Coherence refers to the techniques writers use to make their sentences hang together in some logical way. Sometimes this is simply called flow. When words in sentences and sentences in sequence flow together, readers recognize their interconnections: one sentence offers a generalization and the following sentence elucidates it; one sentence sets forth a principle and the subsequent sentence lists examples of that principle in action; one sentence asserts one idea and the following sentence acknowledges a contrasting idea, and so forth. Discourse comes from the Latin term discurre, which means to run forward, and this is exactly what readers encountering several sentences must do: they must move from one sentence to the next, all the while understanding a sense of their direction as one sentence builds upon, predicts, contrasts with, exemplifies, reaffirms, another. To make sentences run smoothly along, the writer is responsible for supplying markers that signal to readers the relationship between one sentence (or one chunk of text) and another. Linguists calls the language that signals these relationships metadiscourse.

:: TASK DESCRIPTION ::
In the passage on coherence, which Latin term does the word "discourse" come from, and what does that term mean?

:: DATA LISTING ::
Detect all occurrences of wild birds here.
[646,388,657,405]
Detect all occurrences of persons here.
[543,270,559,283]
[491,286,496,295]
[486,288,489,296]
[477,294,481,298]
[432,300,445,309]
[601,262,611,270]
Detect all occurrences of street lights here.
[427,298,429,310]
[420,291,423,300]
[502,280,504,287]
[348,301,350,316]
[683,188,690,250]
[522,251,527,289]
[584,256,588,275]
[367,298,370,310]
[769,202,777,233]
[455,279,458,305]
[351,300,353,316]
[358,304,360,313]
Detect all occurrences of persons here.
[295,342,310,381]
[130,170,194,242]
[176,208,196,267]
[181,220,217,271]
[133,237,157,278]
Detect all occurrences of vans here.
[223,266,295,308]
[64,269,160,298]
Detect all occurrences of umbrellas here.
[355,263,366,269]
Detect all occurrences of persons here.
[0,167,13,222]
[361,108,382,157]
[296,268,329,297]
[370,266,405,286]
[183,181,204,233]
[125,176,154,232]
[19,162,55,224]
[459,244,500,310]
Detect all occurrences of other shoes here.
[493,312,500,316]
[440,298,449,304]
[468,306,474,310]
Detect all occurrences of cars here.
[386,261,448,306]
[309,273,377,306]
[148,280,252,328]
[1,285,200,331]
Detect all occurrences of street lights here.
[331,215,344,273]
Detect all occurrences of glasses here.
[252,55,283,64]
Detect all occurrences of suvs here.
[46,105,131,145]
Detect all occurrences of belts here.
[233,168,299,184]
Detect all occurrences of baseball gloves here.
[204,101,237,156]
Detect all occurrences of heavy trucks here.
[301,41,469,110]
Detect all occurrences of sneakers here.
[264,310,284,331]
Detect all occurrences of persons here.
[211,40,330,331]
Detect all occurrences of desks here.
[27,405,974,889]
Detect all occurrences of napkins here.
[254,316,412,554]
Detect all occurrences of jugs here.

:: EXPECTED OUTPUT ::
It comes from "discurre," which means to run forward.